# SHORT TASK
The records below must be copied in full; omit the images.

Image-based spatial reasoning data
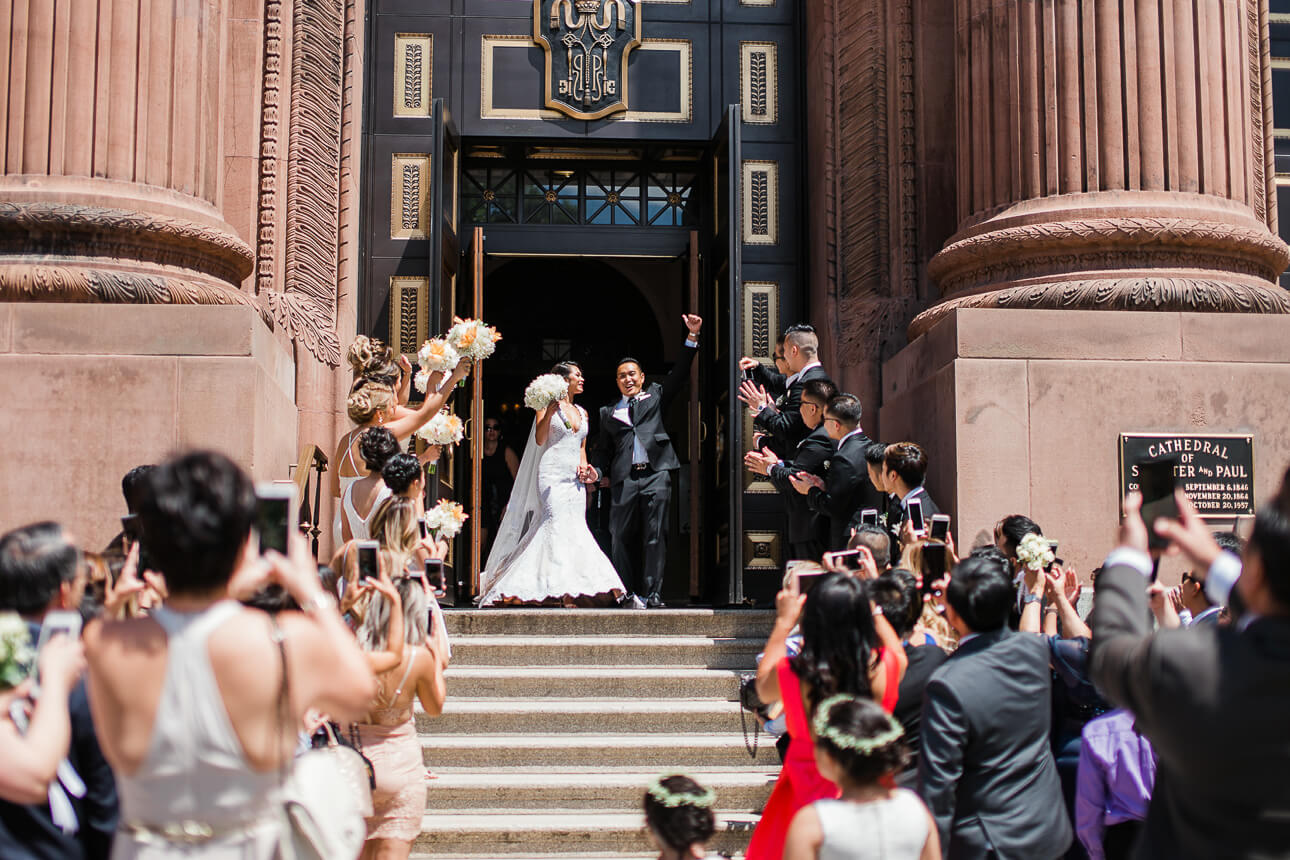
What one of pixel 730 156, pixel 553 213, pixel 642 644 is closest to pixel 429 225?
pixel 553 213

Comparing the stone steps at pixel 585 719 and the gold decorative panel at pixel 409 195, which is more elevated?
the gold decorative panel at pixel 409 195

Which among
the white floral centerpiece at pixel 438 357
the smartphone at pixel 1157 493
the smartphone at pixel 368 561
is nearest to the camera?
the smartphone at pixel 1157 493

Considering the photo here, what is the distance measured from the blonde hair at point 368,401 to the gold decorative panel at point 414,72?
502 cm

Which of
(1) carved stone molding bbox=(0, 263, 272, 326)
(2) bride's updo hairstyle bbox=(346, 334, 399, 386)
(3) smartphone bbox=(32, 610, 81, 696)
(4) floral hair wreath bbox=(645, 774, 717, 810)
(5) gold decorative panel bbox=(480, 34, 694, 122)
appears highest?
(5) gold decorative panel bbox=(480, 34, 694, 122)

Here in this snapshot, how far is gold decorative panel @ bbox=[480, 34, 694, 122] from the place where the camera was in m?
13.0

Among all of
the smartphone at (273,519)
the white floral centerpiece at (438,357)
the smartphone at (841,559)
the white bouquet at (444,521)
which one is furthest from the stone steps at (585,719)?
the smartphone at (273,519)

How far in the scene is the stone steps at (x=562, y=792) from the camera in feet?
24.7

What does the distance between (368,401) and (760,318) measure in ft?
17.4

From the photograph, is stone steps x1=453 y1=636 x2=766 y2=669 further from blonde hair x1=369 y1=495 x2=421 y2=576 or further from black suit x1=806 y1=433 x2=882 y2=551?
blonde hair x1=369 y1=495 x2=421 y2=576

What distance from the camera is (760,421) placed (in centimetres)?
961

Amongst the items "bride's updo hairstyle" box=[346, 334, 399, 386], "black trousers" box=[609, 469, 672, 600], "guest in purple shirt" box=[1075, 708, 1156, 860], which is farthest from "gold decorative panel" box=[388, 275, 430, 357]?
"guest in purple shirt" box=[1075, 708, 1156, 860]

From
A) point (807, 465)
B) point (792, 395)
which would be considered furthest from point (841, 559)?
point (792, 395)

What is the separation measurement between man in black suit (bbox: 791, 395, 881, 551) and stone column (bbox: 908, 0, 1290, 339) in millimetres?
1929

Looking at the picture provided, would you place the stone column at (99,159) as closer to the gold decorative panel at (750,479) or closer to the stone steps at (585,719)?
the stone steps at (585,719)
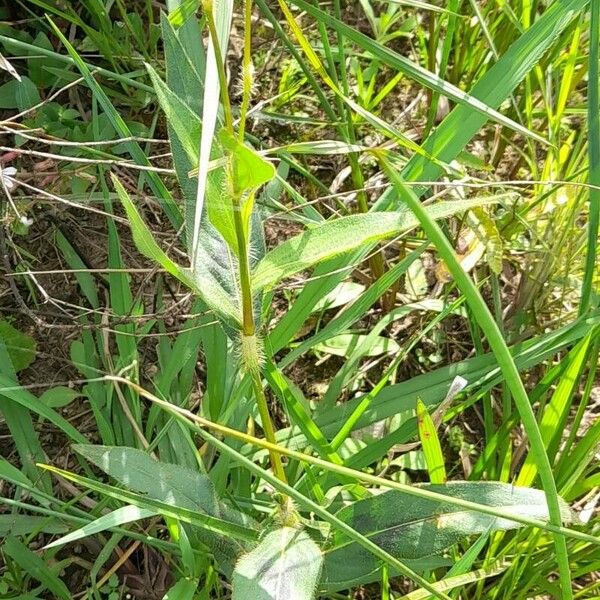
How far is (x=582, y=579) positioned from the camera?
4.32 feet

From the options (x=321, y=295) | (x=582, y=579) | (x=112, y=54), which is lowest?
(x=582, y=579)

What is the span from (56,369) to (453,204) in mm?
945

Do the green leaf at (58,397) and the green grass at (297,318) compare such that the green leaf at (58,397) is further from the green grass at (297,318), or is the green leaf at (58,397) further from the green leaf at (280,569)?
the green leaf at (280,569)

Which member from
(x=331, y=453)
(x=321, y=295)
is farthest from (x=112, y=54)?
(x=331, y=453)

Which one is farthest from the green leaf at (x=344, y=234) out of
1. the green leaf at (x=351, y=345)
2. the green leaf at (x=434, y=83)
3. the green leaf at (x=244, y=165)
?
the green leaf at (x=351, y=345)

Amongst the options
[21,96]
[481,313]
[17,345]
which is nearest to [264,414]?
[481,313]

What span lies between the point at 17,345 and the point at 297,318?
582mm

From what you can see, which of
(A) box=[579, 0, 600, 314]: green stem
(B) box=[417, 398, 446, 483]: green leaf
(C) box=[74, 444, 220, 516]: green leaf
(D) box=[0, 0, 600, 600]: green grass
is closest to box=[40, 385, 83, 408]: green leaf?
(D) box=[0, 0, 600, 600]: green grass

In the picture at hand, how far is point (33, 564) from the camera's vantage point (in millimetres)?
1197

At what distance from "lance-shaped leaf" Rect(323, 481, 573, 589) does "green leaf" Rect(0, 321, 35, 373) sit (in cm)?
70

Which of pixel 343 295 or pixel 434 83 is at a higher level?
pixel 434 83

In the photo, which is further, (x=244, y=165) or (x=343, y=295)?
(x=343, y=295)

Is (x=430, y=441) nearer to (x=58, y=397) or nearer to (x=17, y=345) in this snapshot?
(x=58, y=397)

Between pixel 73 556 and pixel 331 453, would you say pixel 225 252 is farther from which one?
pixel 73 556
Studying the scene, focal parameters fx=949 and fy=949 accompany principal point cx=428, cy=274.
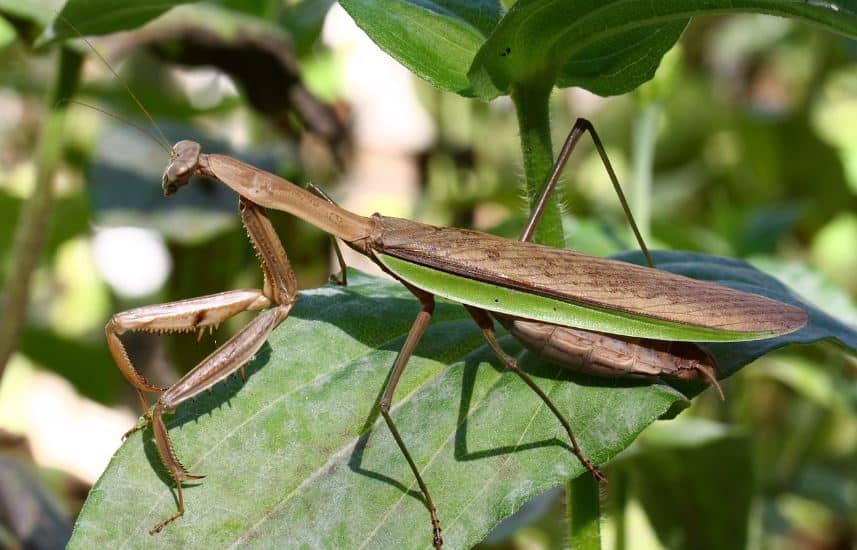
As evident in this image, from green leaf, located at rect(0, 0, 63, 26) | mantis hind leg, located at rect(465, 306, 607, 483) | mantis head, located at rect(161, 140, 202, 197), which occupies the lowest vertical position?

# EXERCISE SOLUTION
What one of pixel 730 156, pixel 553 213, pixel 642 644 is closest to pixel 429 225?
pixel 553 213

Comparing the stone steps at pixel 585 719 and the gold decorative panel at pixel 409 195, which is more elevated?
the gold decorative panel at pixel 409 195

Which among
the white floral centerpiece at pixel 438 357
the smartphone at pixel 1157 493
the smartphone at pixel 368 561
is nearest to the camera?
the smartphone at pixel 1157 493

Considering the photo here, what is the distance measured from the blonde hair at point 368,401 to the gold decorative panel at point 414,72?
502 cm

Which of
(1) carved stone molding bbox=(0, 263, 272, 326)
(2) bride's updo hairstyle bbox=(346, 334, 399, 386)
(3) smartphone bbox=(32, 610, 81, 696)
(4) floral hair wreath bbox=(645, 774, 717, 810)
(5) gold decorative panel bbox=(480, 34, 694, 122)
appears highest?
(5) gold decorative panel bbox=(480, 34, 694, 122)

Here in this snapshot, how far is gold decorative panel @ bbox=[480, 34, 694, 122] from the place where the camera was in m?
13.0

Among all of
the smartphone at (273,519)
the white floral centerpiece at (438,357)
the smartphone at (841,559)
the white bouquet at (444,521)
which one is furthest from the stone steps at (585,719)?
the smartphone at (273,519)

How far in the scene is the stone steps at (x=562, y=792) from the camera in feet?
24.7

What does the distance between (368,401) and (760,318) measure in ft?
17.4

From the photograph, is stone steps x1=453 y1=636 x2=766 y2=669 further from blonde hair x1=369 y1=495 x2=421 y2=576 or further from black suit x1=806 y1=433 x2=882 y2=551?
blonde hair x1=369 y1=495 x2=421 y2=576

What distance from the camera is (760,421) placed (in centimetres)?
961

Amongst the items "bride's updo hairstyle" box=[346, 334, 399, 386], "black trousers" box=[609, 469, 672, 600], "guest in purple shirt" box=[1075, 708, 1156, 860], which is farthest from "gold decorative panel" box=[388, 275, 430, 357]?
"guest in purple shirt" box=[1075, 708, 1156, 860]

From
A) point (807, 465)
B) point (792, 395)
which would be considered furthest from point (841, 559)?
point (792, 395)

What is the separation measurement between man in black suit (bbox: 791, 395, 881, 551) and stone column (bbox: 908, 0, 1290, 339) in millimetres?
1929

Looking at the picture provided, would you place the stone column at (99,159) as closer to the gold decorative panel at (750,479) or closer to the stone steps at (585,719)?
the stone steps at (585,719)
How far is (x=582, y=579) positioned from the camera?
4.32 feet

From the options (x=321, y=295) | (x=582, y=579) | (x=112, y=54), which is lowest?
(x=582, y=579)

What is the span from (56,369) to (453,204) in mm?
945

Do the green leaf at (58,397) and the green grass at (297,318) compare such that the green leaf at (58,397) is further from the green grass at (297,318), or is the green leaf at (58,397) further from the green leaf at (280,569)?
the green leaf at (280,569)

Which member from
(x=331, y=453)
(x=321, y=295)
is farthest from (x=112, y=54)?
(x=331, y=453)

Which one is farthest from the green leaf at (x=344, y=234) out of
1. the green leaf at (x=351, y=345)
2. the green leaf at (x=434, y=83)
3. the green leaf at (x=244, y=165)
?
the green leaf at (x=351, y=345)

Amongst the options
[21,96]
[481,313]
[17,345]
which is nearest to [264,414]?
[481,313]

What span lies between the point at 17,345 and the point at 297,318?
582mm

From what you can see, which of
(A) box=[579, 0, 600, 314]: green stem
(B) box=[417, 398, 446, 483]: green leaf
(C) box=[74, 444, 220, 516]: green leaf
(D) box=[0, 0, 600, 600]: green grass
is closest to box=[40, 385, 83, 408]: green leaf?
(D) box=[0, 0, 600, 600]: green grass

In the picture at hand, how far is point (33, 564) from the camera's vantage point (in millimetres)?
1197

At what distance from "lance-shaped leaf" Rect(323, 481, 573, 589) does "green leaf" Rect(0, 321, 35, 373) sit (in cm)?
70

Which of pixel 343 295 or pixel 434 83 is at a higher level?
pixel 434 83

In the photo, which is further, (x=244, y=165) or (x=343, y=295)?
(x=343, y=295)

Is (x=430, y=441) nearer to (x=58, y=397) or nearer to (x=17, y=345) in this snapshot?
(x=58, y=397)

Between pixel 73 556 and pixel 331 453, would you say pixel 225 252 is farther from which one?
pixel 73 556
Studying the scene, focal parameters fx=949 and fy=949 accompany principal point cx=428, cy=274.
As evident in this image, from green leaf, located at rect(0, 0, 63, 26) | mantis hind leg, located at rect(465, 306, 607, 483) | mantis head, located at rect(161, 140, 202, 197), which occupies the lowest vertical position?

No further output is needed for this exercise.